Die Terroristen führten ihren Plan reibungslos und effizient durch. Zweiundzwanzig weibliche Terroristen verteilten sich in der Halle, jede mit einem Sprengstoffgürtel am Körper, der mit Plastiksprengstoff, Nägeln, Schrauben und Metallkugeln bepackt war. Im Theatersaal wurden zudem auch zwei mächtige Bomben platziert – eine in der Mitte des Saals und die zweite auf dem Balkon, während mehrere kleinere Sprengsätze im Saal herum verteilt wurden. Die Explosionszonen der verschiedenen Sprengsätze überlappten sich, sodass eine einzige Explosion jeden im Saal treffen und gleichzeitig die hohe Decke des Theaters zum Einsturz bringen würde. 916 Menschen befanden sich nun in den Händen von Terroristen.
Die Geiseln
In der Konfusion der ersten Minuten konnten viele zu Hause anrufen und ihre Familien kontaktieren.

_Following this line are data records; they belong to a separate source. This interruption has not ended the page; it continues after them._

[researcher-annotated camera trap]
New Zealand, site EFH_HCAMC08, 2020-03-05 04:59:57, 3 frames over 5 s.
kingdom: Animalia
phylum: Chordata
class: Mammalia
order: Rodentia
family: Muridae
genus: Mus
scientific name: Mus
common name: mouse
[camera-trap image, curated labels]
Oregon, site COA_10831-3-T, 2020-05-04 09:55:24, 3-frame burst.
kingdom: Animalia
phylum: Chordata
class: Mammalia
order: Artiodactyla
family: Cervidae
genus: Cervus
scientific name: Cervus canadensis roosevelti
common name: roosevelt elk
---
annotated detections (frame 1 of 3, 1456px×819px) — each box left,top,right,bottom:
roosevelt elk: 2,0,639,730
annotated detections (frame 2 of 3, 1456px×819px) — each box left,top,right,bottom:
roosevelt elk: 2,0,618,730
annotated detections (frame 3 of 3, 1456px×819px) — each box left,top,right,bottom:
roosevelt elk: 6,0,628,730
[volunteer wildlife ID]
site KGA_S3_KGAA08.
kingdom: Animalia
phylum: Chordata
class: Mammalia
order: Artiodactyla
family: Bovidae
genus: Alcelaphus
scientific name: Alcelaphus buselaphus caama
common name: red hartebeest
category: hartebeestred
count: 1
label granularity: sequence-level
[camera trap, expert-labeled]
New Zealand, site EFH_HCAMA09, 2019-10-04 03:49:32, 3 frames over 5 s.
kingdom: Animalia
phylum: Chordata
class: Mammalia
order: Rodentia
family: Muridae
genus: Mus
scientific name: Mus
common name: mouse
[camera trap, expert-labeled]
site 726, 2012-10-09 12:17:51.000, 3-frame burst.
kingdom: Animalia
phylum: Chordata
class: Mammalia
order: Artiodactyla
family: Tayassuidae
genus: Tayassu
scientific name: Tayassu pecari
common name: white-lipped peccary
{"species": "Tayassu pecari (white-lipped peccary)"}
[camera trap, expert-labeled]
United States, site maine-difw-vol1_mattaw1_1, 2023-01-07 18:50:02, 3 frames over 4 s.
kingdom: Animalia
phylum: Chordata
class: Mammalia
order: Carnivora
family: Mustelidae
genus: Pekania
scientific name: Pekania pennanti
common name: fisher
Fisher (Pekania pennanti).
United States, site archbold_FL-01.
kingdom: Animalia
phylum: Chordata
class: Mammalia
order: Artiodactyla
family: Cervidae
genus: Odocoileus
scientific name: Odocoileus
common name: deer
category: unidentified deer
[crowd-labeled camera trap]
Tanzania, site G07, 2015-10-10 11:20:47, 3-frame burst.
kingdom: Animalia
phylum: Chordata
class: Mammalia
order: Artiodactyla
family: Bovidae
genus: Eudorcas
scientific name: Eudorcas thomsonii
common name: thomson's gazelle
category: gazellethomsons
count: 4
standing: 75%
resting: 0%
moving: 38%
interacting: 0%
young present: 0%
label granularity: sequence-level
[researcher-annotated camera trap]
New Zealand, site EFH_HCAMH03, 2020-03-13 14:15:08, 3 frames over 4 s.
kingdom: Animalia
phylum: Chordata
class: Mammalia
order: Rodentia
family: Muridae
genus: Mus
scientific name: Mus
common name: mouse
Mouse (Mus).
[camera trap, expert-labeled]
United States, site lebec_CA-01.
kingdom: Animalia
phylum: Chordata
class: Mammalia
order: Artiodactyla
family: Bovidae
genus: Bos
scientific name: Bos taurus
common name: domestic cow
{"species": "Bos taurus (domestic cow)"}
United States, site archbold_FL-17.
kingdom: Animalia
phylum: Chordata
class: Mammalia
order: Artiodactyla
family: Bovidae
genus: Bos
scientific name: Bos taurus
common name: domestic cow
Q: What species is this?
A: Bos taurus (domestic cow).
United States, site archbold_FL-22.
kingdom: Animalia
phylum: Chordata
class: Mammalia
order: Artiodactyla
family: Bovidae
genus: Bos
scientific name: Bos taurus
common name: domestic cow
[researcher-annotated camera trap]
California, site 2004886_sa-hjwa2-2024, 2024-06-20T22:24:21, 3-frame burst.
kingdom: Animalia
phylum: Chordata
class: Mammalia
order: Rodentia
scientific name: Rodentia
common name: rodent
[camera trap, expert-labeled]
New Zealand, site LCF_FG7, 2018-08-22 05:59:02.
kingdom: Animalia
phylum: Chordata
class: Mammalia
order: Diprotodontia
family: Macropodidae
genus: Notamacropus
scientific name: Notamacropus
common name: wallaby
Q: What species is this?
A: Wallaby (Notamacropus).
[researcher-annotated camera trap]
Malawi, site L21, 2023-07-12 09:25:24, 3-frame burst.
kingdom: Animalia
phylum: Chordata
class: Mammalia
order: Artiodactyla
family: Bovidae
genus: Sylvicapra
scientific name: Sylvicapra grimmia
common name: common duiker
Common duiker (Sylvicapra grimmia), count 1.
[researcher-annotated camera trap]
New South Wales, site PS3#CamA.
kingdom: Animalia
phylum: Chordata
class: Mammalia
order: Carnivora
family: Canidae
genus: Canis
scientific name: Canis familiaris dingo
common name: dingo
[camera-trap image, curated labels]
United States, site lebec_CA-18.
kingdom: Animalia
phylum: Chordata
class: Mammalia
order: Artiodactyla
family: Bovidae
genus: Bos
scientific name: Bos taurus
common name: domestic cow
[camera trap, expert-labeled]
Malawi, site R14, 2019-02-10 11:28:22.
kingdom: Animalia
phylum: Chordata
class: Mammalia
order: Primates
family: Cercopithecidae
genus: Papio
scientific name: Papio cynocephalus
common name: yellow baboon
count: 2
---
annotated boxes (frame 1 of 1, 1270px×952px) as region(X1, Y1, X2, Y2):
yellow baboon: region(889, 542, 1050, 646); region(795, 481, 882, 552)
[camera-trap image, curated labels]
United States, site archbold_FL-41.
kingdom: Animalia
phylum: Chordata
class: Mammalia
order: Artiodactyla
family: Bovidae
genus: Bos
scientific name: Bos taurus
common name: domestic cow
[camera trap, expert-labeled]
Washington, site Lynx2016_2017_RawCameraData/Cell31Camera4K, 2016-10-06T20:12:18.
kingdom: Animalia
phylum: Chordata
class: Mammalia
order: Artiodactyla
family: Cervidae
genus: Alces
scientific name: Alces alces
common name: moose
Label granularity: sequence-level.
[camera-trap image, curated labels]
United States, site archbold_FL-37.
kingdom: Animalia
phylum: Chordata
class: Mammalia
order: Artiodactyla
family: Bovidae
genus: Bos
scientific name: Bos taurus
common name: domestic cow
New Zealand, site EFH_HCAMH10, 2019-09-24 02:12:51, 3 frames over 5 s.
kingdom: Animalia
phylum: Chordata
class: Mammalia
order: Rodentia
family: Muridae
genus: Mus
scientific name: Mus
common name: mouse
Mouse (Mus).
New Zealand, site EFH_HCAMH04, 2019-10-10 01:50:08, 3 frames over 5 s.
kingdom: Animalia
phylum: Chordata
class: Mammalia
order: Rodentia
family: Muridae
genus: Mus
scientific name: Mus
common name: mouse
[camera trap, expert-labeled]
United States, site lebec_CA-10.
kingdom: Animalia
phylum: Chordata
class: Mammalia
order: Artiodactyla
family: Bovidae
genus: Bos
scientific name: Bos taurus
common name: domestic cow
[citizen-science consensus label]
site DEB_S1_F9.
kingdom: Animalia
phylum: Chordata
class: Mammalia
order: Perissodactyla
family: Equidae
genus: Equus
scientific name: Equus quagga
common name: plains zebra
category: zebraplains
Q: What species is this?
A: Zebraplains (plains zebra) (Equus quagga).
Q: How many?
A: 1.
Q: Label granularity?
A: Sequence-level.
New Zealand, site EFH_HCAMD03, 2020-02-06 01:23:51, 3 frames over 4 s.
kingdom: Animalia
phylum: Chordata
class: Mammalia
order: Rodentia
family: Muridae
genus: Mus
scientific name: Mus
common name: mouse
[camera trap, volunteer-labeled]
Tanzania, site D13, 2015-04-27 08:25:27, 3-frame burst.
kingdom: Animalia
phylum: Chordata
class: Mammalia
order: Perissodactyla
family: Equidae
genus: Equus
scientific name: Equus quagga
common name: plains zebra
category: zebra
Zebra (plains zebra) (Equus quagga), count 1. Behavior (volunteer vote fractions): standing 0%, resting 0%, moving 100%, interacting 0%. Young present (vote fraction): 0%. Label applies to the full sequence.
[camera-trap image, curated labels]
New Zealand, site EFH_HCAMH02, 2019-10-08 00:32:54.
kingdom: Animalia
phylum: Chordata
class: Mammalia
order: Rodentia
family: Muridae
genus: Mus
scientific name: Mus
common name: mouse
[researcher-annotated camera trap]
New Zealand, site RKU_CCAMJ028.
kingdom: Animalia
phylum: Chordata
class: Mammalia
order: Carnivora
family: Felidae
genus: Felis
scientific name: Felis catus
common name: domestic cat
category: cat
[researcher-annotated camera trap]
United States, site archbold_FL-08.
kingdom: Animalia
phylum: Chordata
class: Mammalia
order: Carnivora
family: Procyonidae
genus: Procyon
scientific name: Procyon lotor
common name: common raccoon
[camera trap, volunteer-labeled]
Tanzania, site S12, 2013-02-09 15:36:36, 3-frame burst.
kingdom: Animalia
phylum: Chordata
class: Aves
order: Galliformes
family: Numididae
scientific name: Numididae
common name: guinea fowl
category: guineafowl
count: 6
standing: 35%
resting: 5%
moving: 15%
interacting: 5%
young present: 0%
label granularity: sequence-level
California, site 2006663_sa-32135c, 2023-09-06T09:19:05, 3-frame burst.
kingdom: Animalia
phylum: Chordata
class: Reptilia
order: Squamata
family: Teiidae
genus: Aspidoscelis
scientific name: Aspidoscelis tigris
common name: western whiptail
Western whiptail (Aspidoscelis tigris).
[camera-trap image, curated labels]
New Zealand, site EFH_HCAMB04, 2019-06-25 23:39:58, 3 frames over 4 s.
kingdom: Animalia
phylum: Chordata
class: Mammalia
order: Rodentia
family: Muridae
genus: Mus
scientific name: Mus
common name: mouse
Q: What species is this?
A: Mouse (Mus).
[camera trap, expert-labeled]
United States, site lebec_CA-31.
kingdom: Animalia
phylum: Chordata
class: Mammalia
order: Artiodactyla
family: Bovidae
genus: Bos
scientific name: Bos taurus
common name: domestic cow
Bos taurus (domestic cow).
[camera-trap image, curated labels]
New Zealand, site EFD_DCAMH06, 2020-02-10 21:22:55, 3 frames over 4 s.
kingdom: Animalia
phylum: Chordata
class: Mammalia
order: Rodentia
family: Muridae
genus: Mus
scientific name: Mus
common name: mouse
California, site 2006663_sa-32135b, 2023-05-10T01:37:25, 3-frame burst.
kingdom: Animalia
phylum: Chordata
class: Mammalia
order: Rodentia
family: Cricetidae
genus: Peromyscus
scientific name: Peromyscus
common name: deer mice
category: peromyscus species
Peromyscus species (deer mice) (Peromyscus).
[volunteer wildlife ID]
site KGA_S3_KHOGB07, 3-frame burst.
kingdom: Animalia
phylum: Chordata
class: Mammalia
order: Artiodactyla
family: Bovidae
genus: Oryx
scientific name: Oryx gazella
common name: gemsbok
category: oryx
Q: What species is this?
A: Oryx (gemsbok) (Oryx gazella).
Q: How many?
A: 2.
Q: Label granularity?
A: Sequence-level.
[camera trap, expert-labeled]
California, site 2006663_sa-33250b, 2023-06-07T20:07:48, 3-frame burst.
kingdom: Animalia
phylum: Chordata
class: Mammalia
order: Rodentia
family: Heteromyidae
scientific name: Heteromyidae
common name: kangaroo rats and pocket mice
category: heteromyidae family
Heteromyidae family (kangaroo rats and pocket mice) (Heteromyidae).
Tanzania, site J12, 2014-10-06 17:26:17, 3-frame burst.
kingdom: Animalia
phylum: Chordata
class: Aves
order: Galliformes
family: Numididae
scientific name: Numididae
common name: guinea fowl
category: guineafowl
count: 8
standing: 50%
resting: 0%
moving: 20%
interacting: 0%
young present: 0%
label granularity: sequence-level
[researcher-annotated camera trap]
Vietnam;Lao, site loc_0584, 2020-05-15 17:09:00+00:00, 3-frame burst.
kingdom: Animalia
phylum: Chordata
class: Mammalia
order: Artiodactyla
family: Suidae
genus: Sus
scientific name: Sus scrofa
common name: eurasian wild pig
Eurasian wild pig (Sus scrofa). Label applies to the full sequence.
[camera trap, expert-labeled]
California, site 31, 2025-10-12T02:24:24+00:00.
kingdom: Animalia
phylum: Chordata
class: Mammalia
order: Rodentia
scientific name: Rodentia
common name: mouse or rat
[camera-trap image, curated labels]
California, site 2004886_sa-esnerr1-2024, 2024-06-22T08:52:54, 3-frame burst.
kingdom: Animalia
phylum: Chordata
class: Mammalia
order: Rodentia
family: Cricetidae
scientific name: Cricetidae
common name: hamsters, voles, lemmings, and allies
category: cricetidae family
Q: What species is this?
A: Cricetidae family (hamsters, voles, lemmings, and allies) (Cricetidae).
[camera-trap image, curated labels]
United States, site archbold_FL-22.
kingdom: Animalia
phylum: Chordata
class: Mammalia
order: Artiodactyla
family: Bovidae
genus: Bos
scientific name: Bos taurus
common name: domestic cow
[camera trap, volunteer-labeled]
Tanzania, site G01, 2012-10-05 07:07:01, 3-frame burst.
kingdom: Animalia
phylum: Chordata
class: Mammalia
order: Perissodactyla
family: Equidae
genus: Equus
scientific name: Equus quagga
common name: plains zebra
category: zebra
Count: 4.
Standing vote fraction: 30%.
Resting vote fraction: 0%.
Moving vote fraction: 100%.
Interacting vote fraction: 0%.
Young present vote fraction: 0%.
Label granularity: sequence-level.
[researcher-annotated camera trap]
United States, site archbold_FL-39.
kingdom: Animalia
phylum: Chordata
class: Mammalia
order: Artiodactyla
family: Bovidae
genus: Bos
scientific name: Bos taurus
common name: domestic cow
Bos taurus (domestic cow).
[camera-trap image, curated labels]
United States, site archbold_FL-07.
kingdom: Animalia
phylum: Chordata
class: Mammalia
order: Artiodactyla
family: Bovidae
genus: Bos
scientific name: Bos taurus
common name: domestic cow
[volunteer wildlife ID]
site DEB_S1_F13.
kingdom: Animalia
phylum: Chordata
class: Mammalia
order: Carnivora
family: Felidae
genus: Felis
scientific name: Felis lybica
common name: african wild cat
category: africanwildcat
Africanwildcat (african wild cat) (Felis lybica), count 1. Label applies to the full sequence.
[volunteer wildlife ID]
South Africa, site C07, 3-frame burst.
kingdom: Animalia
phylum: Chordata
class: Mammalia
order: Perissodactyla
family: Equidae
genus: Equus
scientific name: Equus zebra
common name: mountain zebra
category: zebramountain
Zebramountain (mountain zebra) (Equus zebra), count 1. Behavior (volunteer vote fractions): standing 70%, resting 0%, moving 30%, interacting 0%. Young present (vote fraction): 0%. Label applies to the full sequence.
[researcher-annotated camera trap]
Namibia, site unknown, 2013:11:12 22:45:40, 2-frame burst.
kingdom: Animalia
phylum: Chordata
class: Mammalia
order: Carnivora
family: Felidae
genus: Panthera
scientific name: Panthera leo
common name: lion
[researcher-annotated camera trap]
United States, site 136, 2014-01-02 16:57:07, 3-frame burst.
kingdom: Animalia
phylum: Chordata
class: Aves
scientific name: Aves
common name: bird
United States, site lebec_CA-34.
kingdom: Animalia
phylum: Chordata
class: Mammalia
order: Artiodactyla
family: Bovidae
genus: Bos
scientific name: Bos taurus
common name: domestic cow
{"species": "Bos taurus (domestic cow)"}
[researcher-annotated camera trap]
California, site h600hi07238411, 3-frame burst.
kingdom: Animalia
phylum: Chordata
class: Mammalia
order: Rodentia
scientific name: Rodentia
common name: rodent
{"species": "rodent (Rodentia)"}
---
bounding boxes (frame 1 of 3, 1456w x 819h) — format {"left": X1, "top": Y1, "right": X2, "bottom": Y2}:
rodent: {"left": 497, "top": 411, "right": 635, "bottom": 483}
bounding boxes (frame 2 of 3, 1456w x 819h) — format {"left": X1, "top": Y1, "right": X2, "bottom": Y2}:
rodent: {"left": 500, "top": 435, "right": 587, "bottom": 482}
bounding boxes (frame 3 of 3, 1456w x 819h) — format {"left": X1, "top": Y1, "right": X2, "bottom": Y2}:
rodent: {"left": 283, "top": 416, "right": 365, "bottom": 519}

Einem Mann, der zufällig ein Mitarbeiter des Inlandsgeheimdienstes FSB war, gelang es, sein Mobiltelefon zu verbergen und eine ganze Weile lang Textnachrichten mit seinen Kollegen außerhalb des Theaters auszutauschen. Er wurde später tot aufgefunden. Eine Frau aus dem Publikum erinnerte sich, dass sie ihren Mann angerufen und versucht hatte, zu erklären, was passiert ist – es fühlte sich einfach surreal an, zu absurd, um wahr zu sein. Während diese Erfahrung für alle im Saal traumatisch war, war sie für eine einzelne tschetschenische Frau im Publikum besonders entsetzlich: Sie hatte Angst, als Tschetschenin identifiziert und hingerichtet zu werden, weil sie den "Verrat" begangen hat, dasselbe Theater wie die Russen besucht zu haben.
Das Dubrowka-Theater ist ein großes Gebäude mit kompliziertem, weitläufigem Innenausbau, wodurch man vielen Terroristen, die durch die langen Korridore streiften, leicht ausweichen und sich verstecken konnte. Mehreren Theaterangestellten gelang es, eines der Fenster zu erreichen. Sie knoteten Kleidungsstücke zu einem improvisierten Seil zusammen und kletterten hinunter. Einer von ihnen stürzte, überlebte aber mit einem gebrochenen Bein. Sieben Theatertechniker schlossen sich im Theatershop ein. Mitarbeiter eines Teams der Katastrophenbehörde EMERCOM, das am Tatort eintraf, riskierten ihr Leben, um schnell und möglichst geräuschlos Fenstergitter durchzusägen und weitere Menschen herauszuholen. Ein paar weitere Geiseln wurden aus dem zweiten Stock mithilfe einer Leiter gerettet, die zur Rückseite des Gebäudes gebracht wurde. Eine Mitarbeiterin fand einen kleinen Raum der Putzmannschaft, schloss sich dort ein, schaltete das Licht aus und blieb die nächsten drei Tage mäuschenstill da drinnen sitzen – man kann sich kaum vorstellen, was sie durchgemacht hat.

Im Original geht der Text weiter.